The problem →
Repeat word for word the line with "common name: domestic cow" and every line after it until the records below run out.

Recorded data →

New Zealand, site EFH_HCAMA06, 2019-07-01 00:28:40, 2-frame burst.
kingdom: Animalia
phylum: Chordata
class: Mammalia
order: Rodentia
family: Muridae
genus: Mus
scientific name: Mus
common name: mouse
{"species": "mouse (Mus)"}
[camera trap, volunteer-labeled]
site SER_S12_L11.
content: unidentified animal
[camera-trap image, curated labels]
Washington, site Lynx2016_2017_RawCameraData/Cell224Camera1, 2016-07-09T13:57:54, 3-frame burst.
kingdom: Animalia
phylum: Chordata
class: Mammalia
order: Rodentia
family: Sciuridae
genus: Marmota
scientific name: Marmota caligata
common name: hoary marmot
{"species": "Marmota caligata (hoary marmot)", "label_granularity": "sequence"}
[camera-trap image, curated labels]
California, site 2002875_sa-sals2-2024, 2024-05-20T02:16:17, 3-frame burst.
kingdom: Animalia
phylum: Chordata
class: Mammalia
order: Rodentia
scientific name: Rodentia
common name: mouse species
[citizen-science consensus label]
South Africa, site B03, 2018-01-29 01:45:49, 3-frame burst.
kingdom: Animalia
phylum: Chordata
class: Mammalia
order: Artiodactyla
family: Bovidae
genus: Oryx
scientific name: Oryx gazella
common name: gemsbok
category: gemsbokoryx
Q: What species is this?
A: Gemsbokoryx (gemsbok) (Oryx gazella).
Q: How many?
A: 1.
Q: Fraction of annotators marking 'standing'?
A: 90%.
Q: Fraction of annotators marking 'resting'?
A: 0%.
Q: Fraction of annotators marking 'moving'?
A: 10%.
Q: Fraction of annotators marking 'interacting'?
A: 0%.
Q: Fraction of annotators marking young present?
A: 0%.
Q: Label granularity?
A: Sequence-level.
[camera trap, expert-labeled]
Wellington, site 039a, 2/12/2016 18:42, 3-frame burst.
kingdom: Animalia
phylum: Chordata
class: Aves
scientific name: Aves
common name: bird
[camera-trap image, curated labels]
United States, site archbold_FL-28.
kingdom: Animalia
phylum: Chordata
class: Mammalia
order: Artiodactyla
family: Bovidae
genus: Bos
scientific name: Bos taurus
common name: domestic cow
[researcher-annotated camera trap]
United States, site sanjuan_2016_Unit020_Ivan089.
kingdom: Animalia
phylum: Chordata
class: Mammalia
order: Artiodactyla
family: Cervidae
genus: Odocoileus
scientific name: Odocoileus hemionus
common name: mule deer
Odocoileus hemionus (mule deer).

Your response →
common name: domestic cow
[researcher-annotated camera trap]
United States, site sanjuan_2016_Unit020_Ivan089.
kingdom: Animalia
phylum: Chordata
class: Mammalia
order: Artiodactyla
family: Cervidae
genus: Odocoileus
scientific name: Odocoileus hemionus
common name: mule deer
Odocoileus hemionus (mule deer).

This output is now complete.